Source : Concentration (HHI)
3. Chocs de prix et volatilité hétérogène sur les corridors commerciaux
Des niveaux de volatilité très disparates selon les partenaires
L'analyse des coefficients de variation (CV) révèle une hétérogénéité marquée de la stabilité des flux selon les corridors. À l'importation, la Norvège présente un CV exceptionnellement élevé de 1,58, signe de fluctuations extrêmes sur la période. À l'exportation, la Fédération de Russie (CV = 1,11) et la Biélorussie (CV = 0,85) se distinguent par leur instabilité, en lien direct avec les chocs géopolitiques. À l'inverse, le Canada (CV = 0,27) et la Suisse (CV = 0,37) offrent des corridors beaucoup plus stables.
| Partenaire | CV importations | CV exportations |
|---|---|---|
| Norvège | 1,58 | 0,44 |
| Russie | 0,83 | 1,11 |
| Bosnie-Herzégovine | 0,96 | 0,51 |
| Biélorussie | — | 0,85 |
| États-Unis | 0,57 | 0,40 |
| Suisse | 0,44 | 0,37 |
| Canada | — | 0,27 |
| Royaume-Uni | 0,41 | 0,60 |
Source : Volatilité
Chocs de prix majeurs détectés
L'analyse des événements de choc identifie trois épisodes significatifs :
-
Norvège — importations (2021) : un choc de prix avec une anomalie de 393,7 et un recul de −52,5 % du prix unitaire, affectant 1,6 % de la valeur totale des importations.
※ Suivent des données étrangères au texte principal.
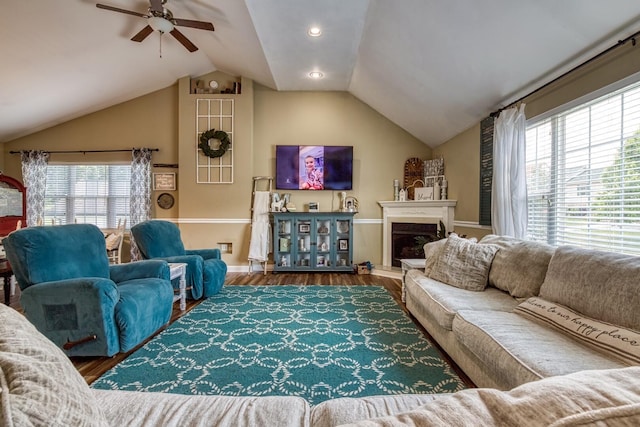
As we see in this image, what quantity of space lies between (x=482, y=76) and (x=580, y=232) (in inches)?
70.6

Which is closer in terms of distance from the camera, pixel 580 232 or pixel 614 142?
pixel 614 142

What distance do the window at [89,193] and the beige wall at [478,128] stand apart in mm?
5517

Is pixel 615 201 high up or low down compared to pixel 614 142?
down

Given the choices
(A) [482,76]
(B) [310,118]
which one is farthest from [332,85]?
(A) [482,76]

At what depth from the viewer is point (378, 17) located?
325 cm

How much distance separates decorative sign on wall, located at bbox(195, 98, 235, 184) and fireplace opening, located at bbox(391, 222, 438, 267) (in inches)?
118

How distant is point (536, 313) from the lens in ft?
5.94

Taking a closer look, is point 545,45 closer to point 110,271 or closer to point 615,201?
point 615,201

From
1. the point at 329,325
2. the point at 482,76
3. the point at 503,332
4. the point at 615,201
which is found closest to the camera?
the point at 503,332

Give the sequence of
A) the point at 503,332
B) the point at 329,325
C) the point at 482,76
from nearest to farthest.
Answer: the point at 503,332
the point at 329,325
the point at 482,76

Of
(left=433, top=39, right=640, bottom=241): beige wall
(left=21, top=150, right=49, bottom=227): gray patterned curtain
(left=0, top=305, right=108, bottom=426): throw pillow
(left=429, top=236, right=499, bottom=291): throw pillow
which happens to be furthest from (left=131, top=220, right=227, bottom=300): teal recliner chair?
(left=433, top=39, right=640, bottom=241): beige wall

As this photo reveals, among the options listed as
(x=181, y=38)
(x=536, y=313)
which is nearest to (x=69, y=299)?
(x=181, y=38)

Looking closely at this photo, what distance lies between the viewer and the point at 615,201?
222 cm

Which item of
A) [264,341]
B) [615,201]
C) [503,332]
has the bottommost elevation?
[264,341]
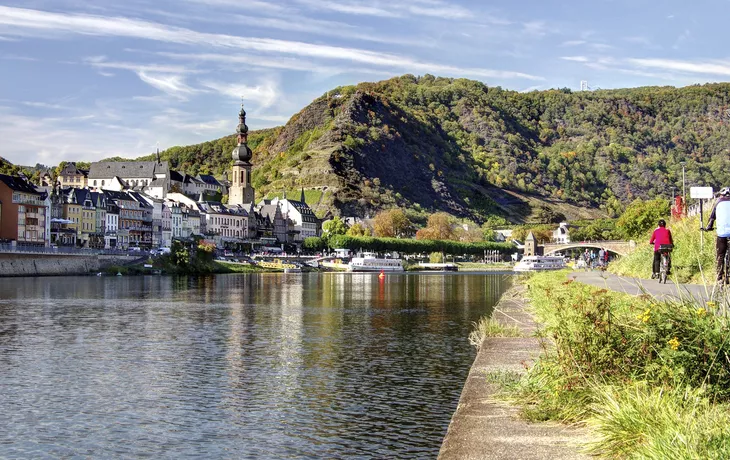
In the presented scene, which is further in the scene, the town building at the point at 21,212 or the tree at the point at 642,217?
the tree at the point at 642,217

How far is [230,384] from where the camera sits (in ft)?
80.4

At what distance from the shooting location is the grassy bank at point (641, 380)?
35.6 feet

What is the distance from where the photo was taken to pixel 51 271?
114125 mm


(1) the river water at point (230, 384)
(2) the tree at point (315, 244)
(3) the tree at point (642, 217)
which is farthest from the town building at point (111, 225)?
(1) the river water at point (230, 384)

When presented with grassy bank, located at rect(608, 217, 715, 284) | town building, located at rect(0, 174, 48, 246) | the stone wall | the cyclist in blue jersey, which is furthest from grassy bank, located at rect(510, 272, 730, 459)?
town building, located at rect(0, 174, 48, 246)

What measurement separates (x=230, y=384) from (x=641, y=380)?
1371 centimetres

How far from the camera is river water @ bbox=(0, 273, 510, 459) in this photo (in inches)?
704

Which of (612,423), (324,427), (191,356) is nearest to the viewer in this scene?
(612,423)

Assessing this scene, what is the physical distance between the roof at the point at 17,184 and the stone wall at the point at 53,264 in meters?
17.4

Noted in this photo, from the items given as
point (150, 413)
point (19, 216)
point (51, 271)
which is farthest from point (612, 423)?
point (19, 216)

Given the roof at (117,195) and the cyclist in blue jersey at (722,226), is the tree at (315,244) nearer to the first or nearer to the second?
the roof at (117,195)

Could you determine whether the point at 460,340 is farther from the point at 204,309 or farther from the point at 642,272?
the point at 204,309

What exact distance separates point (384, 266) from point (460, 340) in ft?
456

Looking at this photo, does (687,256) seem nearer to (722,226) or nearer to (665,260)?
(665,260)
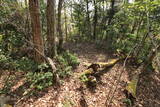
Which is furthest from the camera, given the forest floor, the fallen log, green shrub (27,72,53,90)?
the fallen log

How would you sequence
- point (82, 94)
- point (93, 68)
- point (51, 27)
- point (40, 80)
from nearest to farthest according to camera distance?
point (40, 80)
point (82, 94)
point (93, 68)
point (51, 27)

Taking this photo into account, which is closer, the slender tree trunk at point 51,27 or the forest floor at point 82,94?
the forest floor at point 82,94

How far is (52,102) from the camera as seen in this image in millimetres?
3758

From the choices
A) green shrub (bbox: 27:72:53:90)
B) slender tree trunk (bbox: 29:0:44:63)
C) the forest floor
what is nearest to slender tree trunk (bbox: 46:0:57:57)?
slender tree trunk (bbox: 29:0:44:63)

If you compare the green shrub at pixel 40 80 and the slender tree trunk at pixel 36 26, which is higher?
the slender tree trunk at pixel 36 26

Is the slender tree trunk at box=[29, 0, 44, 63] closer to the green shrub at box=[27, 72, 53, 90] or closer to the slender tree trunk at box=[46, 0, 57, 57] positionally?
the green shrub at box=[27, 72, 53, 90]

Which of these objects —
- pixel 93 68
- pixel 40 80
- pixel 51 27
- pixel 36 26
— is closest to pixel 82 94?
pixel 93 68

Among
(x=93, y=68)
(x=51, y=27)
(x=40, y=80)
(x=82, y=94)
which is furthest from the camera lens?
(x=51, y=27)

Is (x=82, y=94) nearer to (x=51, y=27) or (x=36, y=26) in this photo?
(x=36, y=26)

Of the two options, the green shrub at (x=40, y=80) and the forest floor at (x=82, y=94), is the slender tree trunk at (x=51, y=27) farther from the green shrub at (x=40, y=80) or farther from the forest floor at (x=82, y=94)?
the green shrub at (x=40, y=80)

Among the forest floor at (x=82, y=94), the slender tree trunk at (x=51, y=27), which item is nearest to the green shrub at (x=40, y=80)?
the forest floor at (x=82, y=94)

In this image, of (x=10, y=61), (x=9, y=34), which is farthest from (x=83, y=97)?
(x=9, y=34)

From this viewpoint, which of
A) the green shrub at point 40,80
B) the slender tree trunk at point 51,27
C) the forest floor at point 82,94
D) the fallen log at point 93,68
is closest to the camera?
the forest floor at point 82,94

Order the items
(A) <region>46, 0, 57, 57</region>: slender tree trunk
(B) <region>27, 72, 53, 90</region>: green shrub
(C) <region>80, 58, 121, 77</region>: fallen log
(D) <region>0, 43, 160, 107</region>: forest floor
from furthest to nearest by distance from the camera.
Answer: (A) <region>46, 0, 57, 57</region>: slender tree trunk → (C) <region>80, 58, 121, 77</region>: fallen log → (B) <region>27, 72, 53, 90</region>: green shrub → (D) <region>0, 43, 160, 107</region>: forest floor
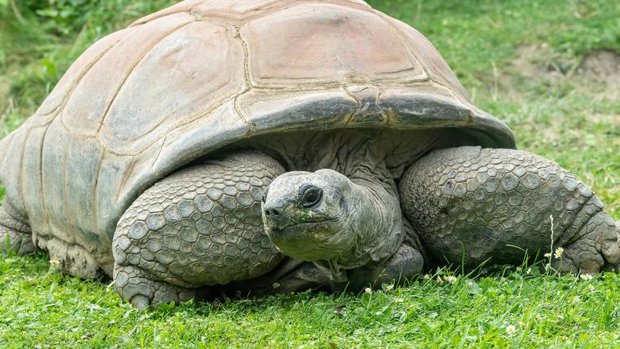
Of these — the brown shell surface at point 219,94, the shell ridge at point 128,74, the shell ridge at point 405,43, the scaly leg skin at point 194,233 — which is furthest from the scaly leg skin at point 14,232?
the shell ridge at point 405,43

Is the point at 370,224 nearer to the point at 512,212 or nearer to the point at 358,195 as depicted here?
the point at 358,195

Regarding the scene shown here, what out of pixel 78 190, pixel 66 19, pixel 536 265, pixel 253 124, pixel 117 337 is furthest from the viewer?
pixel 66 19

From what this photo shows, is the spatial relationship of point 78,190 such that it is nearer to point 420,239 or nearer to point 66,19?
point 420,239

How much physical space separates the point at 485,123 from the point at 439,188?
39cm

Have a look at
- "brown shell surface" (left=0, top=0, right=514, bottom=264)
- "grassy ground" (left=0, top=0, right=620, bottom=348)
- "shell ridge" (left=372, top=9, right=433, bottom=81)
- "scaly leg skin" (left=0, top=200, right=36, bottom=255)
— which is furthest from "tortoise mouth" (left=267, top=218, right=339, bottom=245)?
"scaly leg skin" (left=0, top=200, right=36, bottom=255)

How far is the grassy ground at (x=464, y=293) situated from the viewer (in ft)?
12.1

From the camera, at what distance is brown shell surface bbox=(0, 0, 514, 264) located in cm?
437

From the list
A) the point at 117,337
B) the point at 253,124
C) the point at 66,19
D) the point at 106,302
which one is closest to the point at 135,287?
the point at 106,302

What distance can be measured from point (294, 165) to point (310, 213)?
89 cm

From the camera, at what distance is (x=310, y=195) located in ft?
12.3

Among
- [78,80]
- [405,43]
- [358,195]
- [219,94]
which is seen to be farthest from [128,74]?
[358,195]

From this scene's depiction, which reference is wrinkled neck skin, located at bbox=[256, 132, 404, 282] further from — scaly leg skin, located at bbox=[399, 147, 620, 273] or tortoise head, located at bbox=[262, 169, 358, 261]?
scaly leg skin, located at bbox=[399, 147, 620, 273]

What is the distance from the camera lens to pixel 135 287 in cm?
434

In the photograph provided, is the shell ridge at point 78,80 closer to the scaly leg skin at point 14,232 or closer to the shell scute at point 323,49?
the scaly leg skin at point 14,232
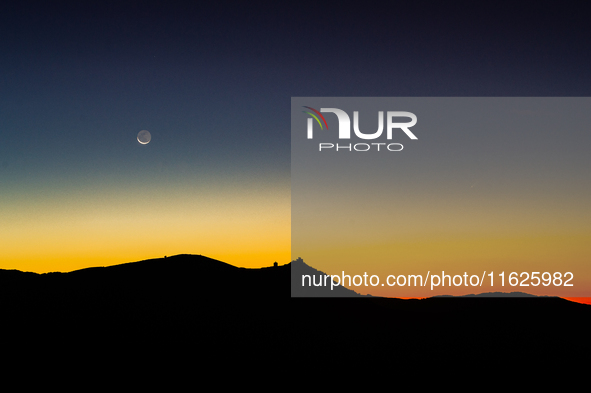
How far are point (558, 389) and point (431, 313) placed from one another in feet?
63.7

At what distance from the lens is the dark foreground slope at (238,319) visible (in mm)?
32625

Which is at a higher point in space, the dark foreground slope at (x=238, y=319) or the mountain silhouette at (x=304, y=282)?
the mountain silhouette at (x=304, y=282)

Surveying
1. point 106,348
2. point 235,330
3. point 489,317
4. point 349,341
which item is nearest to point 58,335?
point 106,348

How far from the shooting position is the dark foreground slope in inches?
1284

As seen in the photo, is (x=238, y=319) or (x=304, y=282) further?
(x=304, y=282)

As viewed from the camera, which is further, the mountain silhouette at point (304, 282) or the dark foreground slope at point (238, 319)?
the mountain silhouette at point (304, 282)

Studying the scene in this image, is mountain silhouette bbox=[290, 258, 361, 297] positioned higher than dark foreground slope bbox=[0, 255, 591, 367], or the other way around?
mountain silhouette bbox=[290, 258, 361, 297]

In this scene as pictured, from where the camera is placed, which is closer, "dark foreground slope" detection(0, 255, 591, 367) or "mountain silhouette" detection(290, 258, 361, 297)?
"dark foreground slope" detection(0, 255, 591, 367)

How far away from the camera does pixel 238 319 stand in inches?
1671

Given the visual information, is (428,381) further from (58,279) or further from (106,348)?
(58,279)

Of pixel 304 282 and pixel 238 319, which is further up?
pixel 304 282

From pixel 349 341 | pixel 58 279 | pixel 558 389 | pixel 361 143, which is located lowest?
pixel 558 389

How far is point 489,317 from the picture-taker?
53656mm

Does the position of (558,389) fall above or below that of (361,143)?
below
Ce basculement pourrait refléter un changement dans la composition des titres importés ou un ajustement des conditions de fourniture post-Brexit.
-
Panama — exportations (2019) : un choc de prix (anomalie 329,8) avec une baisse de −32,2 %, mais sur un flux marginal (0,1 % de la valeur).
-
Saint-Pierre-et-Miquelon — exportations (2023) : le choc le plus extrême mesuré (anomalie 527,2), avec une hausse de prix de +318,4 %, mais sur un flux négligeable en valeur.
Source : Chocs d'approvisionnement
La spécialisation des États membres : des profils contrastés
En 2025, les indicateurs de spécialisation (RSCA) révèlent des profils très différents au sein de l'UE. L'Estonie (RSCA = 0,62), la Croatie (0,37), la Belgique (0,33) et la Pologne (0,32) affichent un avantage comparatif révélé dans l'exportation de périodiques, tandis que le Portugal (RSCA = −0,97), l'Irlande (−0,97) et Chypre (−0,98) sont nettement déficitaires. Cette configuration suggère que la production de périodiques à vocation exportatrice tend à se concentrer dans certains pôles spécifiques de l'UE.
Source : Spécialisation
Conclusion
Le marché des périodiques imprimés (CN 490290) en Europe a subi une décennie de restructuration profonde. Le constat central est celui d'une contraction massive des volumes physiques — de l'ordre de 73 % pour les exportations et 77 % pour les importations — qui traduit la transition numérique irréversible de la presse périodique. Cette contraction s'est accompagnée d'une concentration géographique accrue des échanges autour d'un nombre réduit de partenaires, la Suisse et le Royaume-Uni consolidant leur position tandis que des marchés comme la Russie disparaissent quasi totalement.
La hausse des prix unitaires (+56 % à l'export, +107 % à l'import) amortit partiellement la chute des valeurs mais révèle aussi une transformation qualitative : seuls subsistent dans les flux commerciaux les périodiques à forte valeur ajoutée — revues spécialisées, publications institutionnelles, éditions patrimoniales — là où les titres grand public à gros tirages ont migré vers le numérique. L'UE demeure un exportateur net, mais son excédent s'est considérablement réduit (de 261 M EUR à 93 M EUR).
À l'horizon, la poursuite de cette tendance semble inéluctable. Le marché physique des périodiques imprimés continuera de se contracter, avec pour conséquence probable une concentration encore plus forte des flux, une hausse continue des prix unitaires, et la marginalisation des corridors commerciaux les moins stables.